# if $G$ has no Nash equilibrium in pure strategies then $G$ has single Nash equilibrium in mixed strategies.

Let $G=(S,T,\pi _1 ,\pi_2)$ be a 2 player game with strategies $T$ for player 1 and $S$ for player 2 such that $|T|=|S|=2$, and payoff functions $\pi _1 ,\pi_2$.
prove that if $G$ has no Nash equilibrium in pure strategies then $G$ has single Nash equilibrium in mixed strategies.

I noticed that in this case the payoff for the Nash equilibrium for each player is always between the second worst case and the second best case for them, yet I don't know how continue.

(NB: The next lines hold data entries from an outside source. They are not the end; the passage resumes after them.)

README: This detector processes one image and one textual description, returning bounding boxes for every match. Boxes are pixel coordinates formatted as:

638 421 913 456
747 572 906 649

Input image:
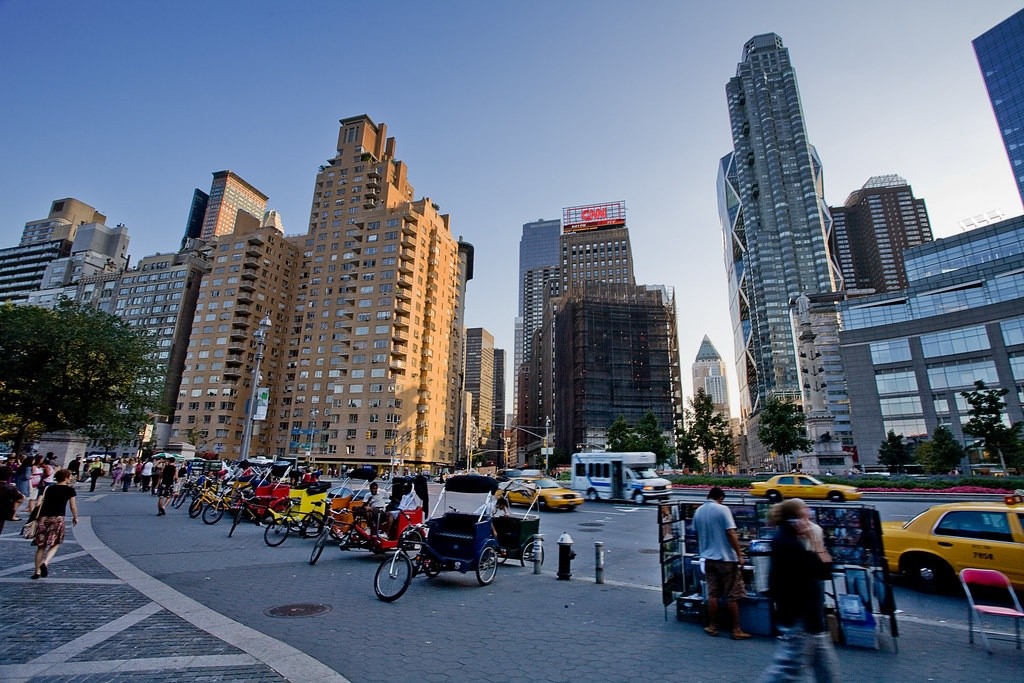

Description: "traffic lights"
416 440 419 445
366 431 370 439
425 429 428 437
404 448 407 453
470 453 472 458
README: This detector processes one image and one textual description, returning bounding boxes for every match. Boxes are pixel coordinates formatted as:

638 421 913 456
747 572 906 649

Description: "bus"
0 453 11 457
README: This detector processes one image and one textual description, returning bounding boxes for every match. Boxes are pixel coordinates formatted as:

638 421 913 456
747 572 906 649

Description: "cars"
748 471 862 506
87 454 111 460
498 469 544 477
882 487 1023 593
433 469 497 483
498 476 585 511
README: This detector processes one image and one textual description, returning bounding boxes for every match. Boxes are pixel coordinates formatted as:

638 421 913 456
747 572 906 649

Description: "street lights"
240 309 272 461
309 407 320 455
147 415 169 422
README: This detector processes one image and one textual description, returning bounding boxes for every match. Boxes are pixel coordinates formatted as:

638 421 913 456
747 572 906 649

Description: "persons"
30 469 79 580
0 451 58 520
67 454 82 487
691 487 751 639
88 456 103 492
155 457 179 516
110 456 191 492
825 468 835 476
487 498 510 538
756 498 849 683
0 466 26 537
362 482 392 538
302 468 324 485
226 460 240 467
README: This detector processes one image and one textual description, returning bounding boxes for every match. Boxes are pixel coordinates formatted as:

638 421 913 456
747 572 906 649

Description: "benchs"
434 513 490 542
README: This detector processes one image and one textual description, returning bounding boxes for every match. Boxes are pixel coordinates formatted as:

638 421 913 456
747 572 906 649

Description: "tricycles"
375 474 545 602
309 474 430 565
172 455 372 547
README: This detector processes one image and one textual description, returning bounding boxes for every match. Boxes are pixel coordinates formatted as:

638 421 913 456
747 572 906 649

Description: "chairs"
959 568 1024 654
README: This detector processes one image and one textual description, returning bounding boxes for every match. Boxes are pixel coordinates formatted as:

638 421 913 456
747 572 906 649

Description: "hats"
76 454 82 458
10 453 16 457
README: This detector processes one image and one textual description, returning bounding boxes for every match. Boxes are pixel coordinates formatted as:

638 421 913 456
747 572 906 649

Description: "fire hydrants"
555 531 577 581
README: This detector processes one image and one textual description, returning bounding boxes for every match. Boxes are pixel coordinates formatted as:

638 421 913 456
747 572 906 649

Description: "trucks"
571 451 674 505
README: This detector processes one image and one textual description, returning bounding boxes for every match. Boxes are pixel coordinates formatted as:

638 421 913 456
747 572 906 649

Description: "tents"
185 457 205 461
150 452 185 460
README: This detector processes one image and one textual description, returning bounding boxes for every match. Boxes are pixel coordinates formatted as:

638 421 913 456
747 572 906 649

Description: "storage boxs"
676 588 707 625
836 609 878 648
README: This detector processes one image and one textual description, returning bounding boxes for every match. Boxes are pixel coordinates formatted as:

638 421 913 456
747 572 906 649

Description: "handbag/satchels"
100 469 103 476
23 521 39 539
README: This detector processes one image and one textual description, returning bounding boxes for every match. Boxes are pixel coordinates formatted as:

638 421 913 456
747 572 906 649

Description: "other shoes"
110 483 157 496
161 506 166 515
8 518 22 521
704 626 719 636
40 562 48 578
156 513 161 516
732 632 751 639
31 574 40 579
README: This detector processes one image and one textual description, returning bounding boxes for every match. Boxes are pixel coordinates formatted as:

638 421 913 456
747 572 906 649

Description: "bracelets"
815 551 828 553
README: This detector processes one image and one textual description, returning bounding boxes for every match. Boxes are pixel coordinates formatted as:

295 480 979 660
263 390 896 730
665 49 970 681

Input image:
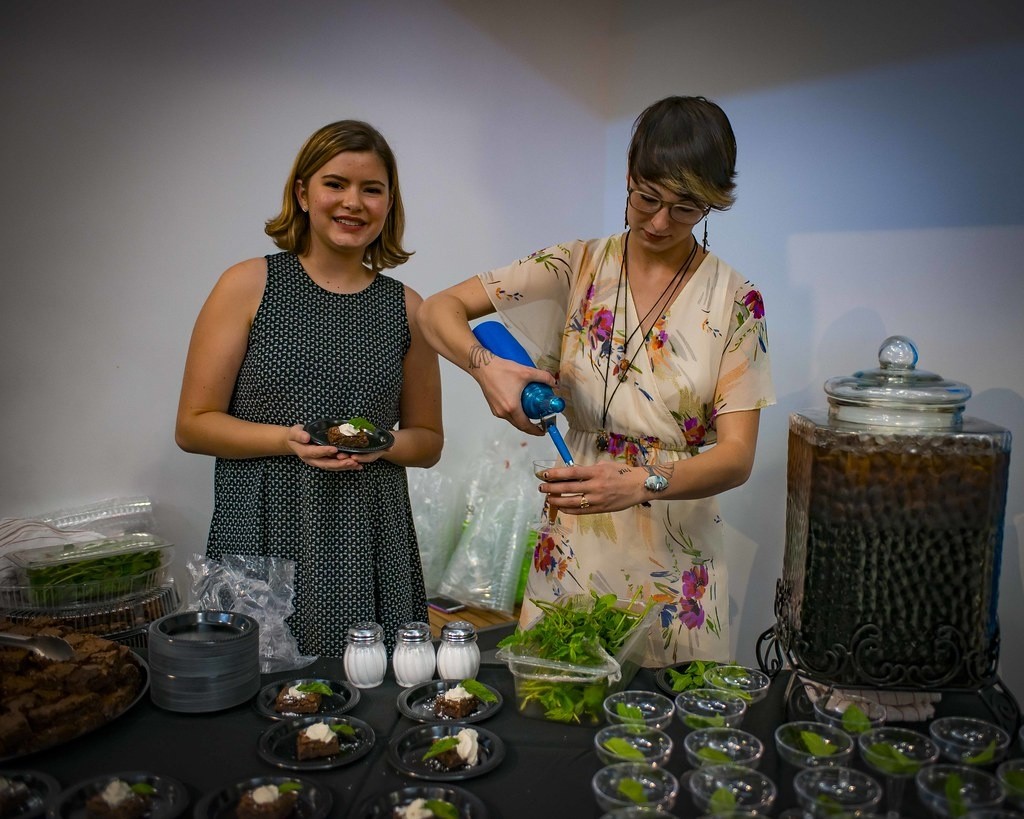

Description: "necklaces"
595 228 699 453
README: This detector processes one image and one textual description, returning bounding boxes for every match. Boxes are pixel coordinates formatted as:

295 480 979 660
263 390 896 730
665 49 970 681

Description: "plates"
303 418 396 453
257 676 362 722
397 677 506 725
112 648 151 719
146 609 263 714
258 715 377 772
195 774 346 819
361 782 493 819
0 769 60 819
54 770 186 819
380 722 505 782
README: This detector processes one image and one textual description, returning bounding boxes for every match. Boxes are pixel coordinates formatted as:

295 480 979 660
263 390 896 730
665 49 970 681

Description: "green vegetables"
497 583 1024 819
461 678 498 702
278 781 304 793
422 737 460 762
349 417 375 431
422 799 460 819
332 725 356 735
297 681 334 696
18 537 167 603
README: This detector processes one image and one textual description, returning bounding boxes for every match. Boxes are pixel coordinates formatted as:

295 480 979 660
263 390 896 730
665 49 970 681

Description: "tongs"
0 632 77 661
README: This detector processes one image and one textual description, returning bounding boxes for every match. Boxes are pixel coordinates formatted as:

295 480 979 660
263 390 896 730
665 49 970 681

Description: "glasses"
627 173 712 225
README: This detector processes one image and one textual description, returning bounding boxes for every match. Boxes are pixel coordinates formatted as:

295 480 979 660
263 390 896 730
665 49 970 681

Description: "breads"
433 685 479 719
0 619 143 758
274 682 323 713
327 423 369 448
295 721 340 761
86 777 160 819
394 795 435 819
233 780 295 819
431 729 479 769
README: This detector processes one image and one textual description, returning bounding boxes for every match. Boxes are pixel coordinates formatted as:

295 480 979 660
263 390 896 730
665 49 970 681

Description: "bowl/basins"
590 664 1024 818
0 534 184 665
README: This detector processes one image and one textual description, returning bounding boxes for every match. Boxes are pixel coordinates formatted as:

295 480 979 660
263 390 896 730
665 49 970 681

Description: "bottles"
342 621 388 689
393 622 436 687
436 621 482 681
821 332 980 434
473 320 565 423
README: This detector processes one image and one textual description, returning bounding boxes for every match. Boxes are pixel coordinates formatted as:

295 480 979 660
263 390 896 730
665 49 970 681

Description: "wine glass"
529 460 583 537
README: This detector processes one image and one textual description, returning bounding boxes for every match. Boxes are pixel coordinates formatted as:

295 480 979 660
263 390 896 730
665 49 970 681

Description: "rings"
580 495 589 509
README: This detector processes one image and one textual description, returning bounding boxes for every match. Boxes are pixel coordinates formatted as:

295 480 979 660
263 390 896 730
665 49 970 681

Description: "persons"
175 120 445 662
414 97 777 668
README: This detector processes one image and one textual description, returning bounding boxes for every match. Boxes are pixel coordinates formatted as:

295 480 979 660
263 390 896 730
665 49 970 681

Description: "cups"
33 493 155 537
410 470 542 617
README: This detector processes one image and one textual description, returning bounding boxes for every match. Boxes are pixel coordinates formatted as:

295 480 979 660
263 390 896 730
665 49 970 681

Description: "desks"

Let $T=\{t_1,t_2\}$ and $S=\{s_1,s_2\}$. Let payoffs be as follows:
$$\begin{array} \hline & s_1 & s_2 \\ t_1 & a,w & b,y \\ t_2 & c,x & d,z \\ \end{array}$$
We know that a Nash Equilibrium must exist (Nash proved this!), but that it does not exist in pure strategies (given by the problem). For there to exist a NE in strictly mixed actions, any player mixing must be indifferent between his two actions. If we denote $p_{t_1}$ as the probability weight P1 puts on $t_1$, and similarly for other actions, it must be that: $$p_{s_1}a + (1-p_{s_1})b = p_{s_1}c + (1-p_{s_1})d$$ $$p_{t_1}w + (1-p_{t_1})x = p_{t_1}y + (1-p_{t_1})z$$ where the first equation (on P2's mix) guarantees that P1 is indifferent between his two actions (and thus willing to mix), and where the second equation (on P1's mix) guarantees that P2 is indifferent between his two actions (and thus willing to mix).
Now the argument to make is that each of the above equations above solves for a unique $p_{s_1}$ and $p_{t_1}$ respectively, as this would then imply a unique equilibrium. Well, solve for$p_{t_1}$ and $p_{s_1}$, and : $$p_{s_1} = \frac{b-d}{b+c-a-d}$$ $$p_{t_1} = \frac{x-z}{x+y-w-z}$$
A detail needs to be added to the previous answer. We need to explain why the system of linear equations that one obtains when writing down the indifference conditions does not have more than one solution. Without loss of generality consider the first equation. It will have more than one solution if $b+c-a-d=0$ and $b-d=0$. This is equivalent to: $a-c=0$ and $b-d=0$. This means that player 1 is indifferent between both strategies, regardless of what player 2 does. But if this were the case, then the game would have pure strategy Nash equilibria. For example, $(t_1,s_1)$ (if $w\geq y$) or $(t_1,s_2)$ (if $w\leq y$) would be a pure strategy Nash equilibrium. Because by assumption the game has no pure strategy Nash equilibrium, we have obtained a contradiction.